だが、それも初雪の電話をかけてきた理由ですぐに切り替えた。

『反魂香をつけてるいる奴がいる』


「……あなたではなくて?」

初雪はゴーストたちを率いるために、その憑代よりしろとなるために、常に反魂の香りを身に着けている。

反魂香は、人間にとって――いや、生者にとっての毒だ。会えなくなった人に会える、甘い毒。

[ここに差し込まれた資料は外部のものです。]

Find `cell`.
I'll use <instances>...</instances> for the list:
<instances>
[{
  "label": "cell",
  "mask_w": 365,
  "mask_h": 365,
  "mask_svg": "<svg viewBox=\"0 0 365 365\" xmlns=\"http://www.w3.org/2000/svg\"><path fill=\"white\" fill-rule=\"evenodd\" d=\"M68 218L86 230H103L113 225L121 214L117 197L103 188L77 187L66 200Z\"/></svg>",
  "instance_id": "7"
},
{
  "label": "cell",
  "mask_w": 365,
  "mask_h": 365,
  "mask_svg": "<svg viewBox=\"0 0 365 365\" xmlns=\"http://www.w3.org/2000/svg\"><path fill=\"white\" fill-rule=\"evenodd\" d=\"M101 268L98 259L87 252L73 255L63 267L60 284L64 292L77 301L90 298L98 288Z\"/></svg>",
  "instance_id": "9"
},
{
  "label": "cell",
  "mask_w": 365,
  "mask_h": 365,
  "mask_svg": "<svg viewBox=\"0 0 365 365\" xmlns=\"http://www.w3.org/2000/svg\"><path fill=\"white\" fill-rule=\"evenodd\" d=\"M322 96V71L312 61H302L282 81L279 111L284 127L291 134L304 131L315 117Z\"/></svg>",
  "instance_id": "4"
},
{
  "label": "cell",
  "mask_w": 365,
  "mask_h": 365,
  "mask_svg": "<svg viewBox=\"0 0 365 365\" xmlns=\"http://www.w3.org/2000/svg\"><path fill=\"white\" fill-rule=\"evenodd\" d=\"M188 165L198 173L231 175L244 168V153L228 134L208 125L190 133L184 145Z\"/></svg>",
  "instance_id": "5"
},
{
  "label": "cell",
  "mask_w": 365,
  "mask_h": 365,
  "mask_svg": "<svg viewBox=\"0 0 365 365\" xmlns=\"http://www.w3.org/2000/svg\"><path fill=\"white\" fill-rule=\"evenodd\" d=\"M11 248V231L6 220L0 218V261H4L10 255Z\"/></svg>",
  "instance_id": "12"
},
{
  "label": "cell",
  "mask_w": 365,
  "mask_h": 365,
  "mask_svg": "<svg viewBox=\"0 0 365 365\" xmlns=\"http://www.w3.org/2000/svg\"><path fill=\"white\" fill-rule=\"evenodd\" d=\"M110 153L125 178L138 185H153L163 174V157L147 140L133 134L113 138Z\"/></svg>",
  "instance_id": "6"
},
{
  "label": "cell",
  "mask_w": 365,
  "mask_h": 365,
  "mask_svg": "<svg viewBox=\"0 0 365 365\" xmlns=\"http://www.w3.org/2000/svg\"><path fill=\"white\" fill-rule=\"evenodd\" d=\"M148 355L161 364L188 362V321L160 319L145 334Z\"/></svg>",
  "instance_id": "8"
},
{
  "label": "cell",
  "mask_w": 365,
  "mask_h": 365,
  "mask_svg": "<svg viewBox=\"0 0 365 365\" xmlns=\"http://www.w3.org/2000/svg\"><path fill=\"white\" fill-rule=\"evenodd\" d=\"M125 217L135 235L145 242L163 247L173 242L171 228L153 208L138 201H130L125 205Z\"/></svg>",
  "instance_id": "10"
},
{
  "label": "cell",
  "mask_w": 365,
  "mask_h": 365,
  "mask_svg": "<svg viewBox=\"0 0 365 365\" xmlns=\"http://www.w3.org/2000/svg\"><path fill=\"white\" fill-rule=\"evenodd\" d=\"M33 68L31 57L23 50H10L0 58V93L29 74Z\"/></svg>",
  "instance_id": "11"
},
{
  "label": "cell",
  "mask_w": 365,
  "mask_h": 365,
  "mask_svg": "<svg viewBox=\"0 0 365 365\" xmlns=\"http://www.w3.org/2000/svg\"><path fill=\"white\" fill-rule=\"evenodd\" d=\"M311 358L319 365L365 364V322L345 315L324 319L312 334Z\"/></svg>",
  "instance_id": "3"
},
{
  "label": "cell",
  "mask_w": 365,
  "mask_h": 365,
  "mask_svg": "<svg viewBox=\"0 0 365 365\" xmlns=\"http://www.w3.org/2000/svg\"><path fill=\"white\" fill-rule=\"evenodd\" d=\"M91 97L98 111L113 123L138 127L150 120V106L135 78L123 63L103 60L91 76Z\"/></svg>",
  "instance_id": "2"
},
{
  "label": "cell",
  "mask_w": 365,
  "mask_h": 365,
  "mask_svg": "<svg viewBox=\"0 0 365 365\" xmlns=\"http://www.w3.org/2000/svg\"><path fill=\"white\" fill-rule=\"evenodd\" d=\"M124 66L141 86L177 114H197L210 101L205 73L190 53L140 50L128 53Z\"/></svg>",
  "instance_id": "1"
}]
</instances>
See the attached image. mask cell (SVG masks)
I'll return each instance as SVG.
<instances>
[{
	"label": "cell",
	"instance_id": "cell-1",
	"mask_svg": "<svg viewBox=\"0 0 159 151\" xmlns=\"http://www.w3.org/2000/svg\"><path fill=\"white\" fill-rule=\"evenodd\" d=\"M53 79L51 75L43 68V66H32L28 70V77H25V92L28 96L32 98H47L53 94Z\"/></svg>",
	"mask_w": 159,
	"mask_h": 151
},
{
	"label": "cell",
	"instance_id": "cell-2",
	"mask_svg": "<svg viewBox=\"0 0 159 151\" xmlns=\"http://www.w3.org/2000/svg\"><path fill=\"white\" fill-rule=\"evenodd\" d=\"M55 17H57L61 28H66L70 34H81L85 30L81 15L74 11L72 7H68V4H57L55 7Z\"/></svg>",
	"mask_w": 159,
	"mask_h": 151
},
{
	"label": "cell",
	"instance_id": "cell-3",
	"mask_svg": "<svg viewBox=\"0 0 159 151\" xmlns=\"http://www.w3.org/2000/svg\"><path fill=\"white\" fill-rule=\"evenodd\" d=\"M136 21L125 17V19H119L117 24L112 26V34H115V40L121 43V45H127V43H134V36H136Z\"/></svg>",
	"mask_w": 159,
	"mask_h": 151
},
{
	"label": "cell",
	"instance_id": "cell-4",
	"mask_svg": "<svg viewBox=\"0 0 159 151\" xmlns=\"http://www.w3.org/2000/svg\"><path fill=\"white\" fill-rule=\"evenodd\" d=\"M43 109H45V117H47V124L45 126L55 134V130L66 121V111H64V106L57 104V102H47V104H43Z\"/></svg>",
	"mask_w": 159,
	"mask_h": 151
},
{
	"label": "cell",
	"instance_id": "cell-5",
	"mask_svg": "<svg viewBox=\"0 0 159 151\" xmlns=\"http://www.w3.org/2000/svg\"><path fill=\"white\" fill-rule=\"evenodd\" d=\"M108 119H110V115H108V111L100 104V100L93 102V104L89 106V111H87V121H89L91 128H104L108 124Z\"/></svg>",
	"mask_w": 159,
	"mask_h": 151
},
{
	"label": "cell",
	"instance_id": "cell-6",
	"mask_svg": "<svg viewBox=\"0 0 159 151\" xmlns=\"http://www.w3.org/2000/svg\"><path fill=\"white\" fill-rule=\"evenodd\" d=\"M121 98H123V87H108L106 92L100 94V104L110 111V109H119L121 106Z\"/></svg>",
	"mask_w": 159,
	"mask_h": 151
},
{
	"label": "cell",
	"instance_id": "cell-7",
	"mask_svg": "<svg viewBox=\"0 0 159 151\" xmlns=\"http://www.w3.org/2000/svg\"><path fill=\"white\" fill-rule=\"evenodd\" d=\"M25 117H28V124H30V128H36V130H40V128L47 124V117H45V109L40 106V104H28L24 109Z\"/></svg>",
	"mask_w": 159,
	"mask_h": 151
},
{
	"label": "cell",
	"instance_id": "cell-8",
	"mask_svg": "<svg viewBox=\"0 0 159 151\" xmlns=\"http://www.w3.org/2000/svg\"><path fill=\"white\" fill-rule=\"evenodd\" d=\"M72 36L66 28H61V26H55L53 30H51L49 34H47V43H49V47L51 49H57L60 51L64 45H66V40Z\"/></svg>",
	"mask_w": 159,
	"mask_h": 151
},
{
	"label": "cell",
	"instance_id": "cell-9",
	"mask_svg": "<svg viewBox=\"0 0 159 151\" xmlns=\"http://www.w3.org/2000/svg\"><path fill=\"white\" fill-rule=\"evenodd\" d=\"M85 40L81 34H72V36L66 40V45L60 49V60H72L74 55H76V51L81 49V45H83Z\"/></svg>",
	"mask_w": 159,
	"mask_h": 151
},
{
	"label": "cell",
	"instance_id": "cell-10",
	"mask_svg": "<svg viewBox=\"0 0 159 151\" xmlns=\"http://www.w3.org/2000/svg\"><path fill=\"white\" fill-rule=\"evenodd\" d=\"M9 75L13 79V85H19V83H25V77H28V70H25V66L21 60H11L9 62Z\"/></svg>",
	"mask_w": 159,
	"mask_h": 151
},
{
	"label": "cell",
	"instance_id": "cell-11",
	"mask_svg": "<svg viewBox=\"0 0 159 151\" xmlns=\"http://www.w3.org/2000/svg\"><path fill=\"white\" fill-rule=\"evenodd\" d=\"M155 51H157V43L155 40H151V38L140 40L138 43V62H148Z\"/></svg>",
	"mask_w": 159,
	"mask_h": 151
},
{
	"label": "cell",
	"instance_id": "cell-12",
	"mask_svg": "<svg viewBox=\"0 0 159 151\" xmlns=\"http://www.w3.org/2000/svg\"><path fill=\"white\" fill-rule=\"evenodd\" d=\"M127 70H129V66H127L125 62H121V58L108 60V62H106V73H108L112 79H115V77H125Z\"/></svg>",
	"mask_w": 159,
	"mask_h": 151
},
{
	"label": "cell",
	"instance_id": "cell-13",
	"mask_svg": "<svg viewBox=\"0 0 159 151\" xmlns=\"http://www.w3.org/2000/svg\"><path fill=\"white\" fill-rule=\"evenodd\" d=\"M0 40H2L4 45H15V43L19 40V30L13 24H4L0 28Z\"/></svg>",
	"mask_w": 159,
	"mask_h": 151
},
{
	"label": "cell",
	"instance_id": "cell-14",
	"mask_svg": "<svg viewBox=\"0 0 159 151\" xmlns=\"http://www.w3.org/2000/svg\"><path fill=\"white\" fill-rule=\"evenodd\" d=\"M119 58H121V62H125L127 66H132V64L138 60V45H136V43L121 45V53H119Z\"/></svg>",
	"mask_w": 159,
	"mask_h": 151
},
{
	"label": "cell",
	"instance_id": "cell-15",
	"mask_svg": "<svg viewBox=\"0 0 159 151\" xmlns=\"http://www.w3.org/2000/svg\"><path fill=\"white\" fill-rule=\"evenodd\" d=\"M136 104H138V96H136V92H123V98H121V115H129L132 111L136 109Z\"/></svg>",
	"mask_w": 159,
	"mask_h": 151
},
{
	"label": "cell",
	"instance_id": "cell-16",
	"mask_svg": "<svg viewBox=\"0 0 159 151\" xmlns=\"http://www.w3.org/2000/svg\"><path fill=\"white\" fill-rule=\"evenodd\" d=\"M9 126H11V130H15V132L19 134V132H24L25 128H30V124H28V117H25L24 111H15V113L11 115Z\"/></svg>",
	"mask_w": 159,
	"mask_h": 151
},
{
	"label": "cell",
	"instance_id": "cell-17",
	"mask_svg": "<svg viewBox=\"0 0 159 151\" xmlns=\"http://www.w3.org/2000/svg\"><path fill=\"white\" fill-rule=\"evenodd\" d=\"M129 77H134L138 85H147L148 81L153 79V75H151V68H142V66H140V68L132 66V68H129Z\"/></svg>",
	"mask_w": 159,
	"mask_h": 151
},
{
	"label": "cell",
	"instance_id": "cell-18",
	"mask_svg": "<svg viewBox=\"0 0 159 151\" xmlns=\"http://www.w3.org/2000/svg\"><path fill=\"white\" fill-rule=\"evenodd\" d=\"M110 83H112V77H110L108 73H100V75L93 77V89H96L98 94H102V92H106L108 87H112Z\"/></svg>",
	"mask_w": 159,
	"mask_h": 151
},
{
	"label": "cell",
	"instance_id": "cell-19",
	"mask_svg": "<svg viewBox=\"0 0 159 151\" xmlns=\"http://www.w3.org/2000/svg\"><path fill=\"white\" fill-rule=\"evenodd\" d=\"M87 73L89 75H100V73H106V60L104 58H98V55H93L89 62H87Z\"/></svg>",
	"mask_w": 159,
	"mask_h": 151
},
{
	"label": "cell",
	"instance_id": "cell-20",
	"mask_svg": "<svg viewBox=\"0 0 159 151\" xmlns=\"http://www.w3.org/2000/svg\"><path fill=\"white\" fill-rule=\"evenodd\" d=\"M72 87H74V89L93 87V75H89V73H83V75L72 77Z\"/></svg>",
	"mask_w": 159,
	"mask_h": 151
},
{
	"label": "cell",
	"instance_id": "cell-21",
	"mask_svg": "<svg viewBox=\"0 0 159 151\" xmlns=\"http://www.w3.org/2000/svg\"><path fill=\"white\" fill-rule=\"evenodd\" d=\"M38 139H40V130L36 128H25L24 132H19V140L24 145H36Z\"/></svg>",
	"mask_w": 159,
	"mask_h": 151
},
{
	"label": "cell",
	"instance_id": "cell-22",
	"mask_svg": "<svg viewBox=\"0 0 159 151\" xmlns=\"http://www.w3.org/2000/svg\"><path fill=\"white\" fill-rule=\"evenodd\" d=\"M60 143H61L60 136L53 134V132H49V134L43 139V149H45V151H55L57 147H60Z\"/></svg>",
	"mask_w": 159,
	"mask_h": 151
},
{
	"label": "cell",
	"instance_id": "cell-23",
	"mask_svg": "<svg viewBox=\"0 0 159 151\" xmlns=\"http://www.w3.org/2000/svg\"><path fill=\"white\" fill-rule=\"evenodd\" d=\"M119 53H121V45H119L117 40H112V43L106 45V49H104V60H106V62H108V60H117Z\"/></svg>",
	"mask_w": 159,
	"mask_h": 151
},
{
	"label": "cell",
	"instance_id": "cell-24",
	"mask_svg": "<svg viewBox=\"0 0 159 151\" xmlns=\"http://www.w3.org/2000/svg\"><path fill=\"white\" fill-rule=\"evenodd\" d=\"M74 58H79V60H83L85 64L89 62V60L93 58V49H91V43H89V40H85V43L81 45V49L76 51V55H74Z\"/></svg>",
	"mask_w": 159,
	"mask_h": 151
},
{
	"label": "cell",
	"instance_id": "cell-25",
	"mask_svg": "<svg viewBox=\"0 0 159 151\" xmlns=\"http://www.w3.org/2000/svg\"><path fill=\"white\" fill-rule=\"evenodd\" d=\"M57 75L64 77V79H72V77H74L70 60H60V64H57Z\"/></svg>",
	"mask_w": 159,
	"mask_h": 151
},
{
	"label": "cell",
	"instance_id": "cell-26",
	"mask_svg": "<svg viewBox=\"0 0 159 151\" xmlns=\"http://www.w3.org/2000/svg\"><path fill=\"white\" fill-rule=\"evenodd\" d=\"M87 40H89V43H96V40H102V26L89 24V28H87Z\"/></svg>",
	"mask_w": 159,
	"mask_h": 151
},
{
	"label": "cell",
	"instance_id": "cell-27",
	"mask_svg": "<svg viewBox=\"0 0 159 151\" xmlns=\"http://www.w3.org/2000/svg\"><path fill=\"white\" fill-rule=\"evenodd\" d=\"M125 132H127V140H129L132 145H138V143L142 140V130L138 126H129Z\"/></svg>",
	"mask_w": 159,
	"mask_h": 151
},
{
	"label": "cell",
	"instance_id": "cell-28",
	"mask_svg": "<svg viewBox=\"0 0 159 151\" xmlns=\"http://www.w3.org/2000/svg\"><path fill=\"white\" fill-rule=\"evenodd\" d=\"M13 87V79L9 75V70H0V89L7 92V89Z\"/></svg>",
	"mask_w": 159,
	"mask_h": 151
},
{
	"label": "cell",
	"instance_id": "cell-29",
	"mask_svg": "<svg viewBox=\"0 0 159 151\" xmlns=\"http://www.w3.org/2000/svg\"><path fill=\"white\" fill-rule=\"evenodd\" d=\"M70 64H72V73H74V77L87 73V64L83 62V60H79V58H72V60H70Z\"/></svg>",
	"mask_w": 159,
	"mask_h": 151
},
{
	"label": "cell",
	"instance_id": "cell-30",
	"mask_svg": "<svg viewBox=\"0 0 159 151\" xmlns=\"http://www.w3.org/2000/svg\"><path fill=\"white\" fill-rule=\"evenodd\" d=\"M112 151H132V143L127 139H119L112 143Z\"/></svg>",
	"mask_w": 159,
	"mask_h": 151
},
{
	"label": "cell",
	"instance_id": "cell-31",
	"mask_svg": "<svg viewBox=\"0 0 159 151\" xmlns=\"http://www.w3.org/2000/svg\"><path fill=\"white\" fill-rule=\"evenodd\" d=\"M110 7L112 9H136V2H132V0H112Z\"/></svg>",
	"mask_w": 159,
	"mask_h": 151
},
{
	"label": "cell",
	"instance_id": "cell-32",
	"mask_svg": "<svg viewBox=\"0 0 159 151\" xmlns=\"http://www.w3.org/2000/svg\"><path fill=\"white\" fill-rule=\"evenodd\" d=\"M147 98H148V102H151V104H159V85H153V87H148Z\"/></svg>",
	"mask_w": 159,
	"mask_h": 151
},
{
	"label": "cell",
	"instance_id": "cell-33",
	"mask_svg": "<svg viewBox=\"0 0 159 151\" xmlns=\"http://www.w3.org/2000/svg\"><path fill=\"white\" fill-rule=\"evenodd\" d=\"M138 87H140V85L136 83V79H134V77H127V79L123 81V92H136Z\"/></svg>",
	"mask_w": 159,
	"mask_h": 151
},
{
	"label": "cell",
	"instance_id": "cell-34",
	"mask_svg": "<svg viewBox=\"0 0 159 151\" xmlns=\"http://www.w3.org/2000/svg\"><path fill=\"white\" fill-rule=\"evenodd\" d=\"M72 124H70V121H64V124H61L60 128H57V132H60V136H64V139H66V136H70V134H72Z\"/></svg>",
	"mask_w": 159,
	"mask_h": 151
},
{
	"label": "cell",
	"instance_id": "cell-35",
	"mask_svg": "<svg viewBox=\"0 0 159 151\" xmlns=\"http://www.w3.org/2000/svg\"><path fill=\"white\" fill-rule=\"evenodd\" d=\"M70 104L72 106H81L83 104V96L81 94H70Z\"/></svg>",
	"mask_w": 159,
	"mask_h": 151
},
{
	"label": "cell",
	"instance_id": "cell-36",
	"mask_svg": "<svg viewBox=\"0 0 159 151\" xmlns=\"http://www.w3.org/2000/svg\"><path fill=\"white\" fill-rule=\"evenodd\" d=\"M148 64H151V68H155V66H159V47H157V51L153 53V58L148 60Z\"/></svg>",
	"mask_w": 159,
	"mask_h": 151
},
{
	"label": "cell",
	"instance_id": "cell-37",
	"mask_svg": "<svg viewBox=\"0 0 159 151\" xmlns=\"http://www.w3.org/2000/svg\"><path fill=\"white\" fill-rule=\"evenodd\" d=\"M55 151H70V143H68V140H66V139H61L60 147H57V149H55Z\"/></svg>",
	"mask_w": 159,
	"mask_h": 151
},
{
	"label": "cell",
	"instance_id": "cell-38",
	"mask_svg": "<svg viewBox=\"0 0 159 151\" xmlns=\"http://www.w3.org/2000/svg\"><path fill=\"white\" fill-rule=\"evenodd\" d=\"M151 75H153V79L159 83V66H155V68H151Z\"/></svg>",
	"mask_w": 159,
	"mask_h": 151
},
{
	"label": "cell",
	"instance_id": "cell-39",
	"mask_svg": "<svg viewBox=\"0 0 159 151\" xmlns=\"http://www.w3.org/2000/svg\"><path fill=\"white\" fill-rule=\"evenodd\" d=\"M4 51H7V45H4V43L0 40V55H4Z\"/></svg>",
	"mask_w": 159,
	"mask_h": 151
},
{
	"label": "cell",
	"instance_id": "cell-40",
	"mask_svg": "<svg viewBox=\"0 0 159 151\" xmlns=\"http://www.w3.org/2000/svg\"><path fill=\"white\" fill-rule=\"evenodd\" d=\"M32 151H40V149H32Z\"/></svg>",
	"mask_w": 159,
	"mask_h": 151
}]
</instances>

生と死の境界をあいまいにさせ、一時死者の世界を見る。それも過ぎれば、死者の世界の住人となる。

『俺じゃない。うちの学園にいる、一般生徒だ』

「…………。そうですか。回収してください」

『簡単に言いやがるな……』

確かに簡単に言いすぎているが、白咲学園のことなら全部を初雪に任せた方がうまくいくはずだ。


それに、こちらはこちらで今は手が離せない。

……ああ、ついでに伝えておこう。

「そうだ。ついでに1つ、頼まれていただけますか」

『あ?』

怪訝そうな初雪の声。その怪訝――あるいは不審は、見事に的を射ている。


「近々この店に新入りが入ります」

『新入りだ? お前また……おかしなことをしてるんじゃないだろうな?』

また、という言葉に胸が裂かれる。

去年彼がこの店に来た時に、彼のもとにこの電話で、さまざまな事を伝えたのはほかならぬ私だ。


けれど、今回は違う――少しだけ。

「いやいや、去年とは違います。おかしなことといえばおかしなことに違いないですが、あなたが気にするようなことではありません。とにかく、その子のこと、くれぐれもよろしくお願いします」

――今回は私が網を張ったのではなく、勝手にあちらが私の籠の中に入ってきたのだ。

それを伝えるわけにもいかず、嘘をついてもおかしいことはすぐにわかるので嘘も言わず、お茶を濁して用件だけを伝える。


『よろしくって何だよ』

「しっかりと働けるよう、面倒を見てくれればいいのです」

『お――』

電話を切った。

言う必要のあることはもうない。


「……ふぅ」

『彼女』をあそこへ送る手はずも、もうすぐに整う。

『彼女』は、居てくれれば利用できるが、居なくてもやることには変わらない。

「……あちらはどう動くでしょう?」


彼女は……あの『お姫様』は、カスガにとって――カスガを利用する者たちにとって――は重要なはず。

そんな彼女がなぜ彼らの手を離れたのかは知らないが、理由があってのことだろう。

「これを機に、よりうまく事が運べるといいですけど……」

もし内部分裂でも起きているのだとしたら、私たちの目的の『障害』が脆くなっていることになる。


やすやすと彼女を手放す理由はなかった。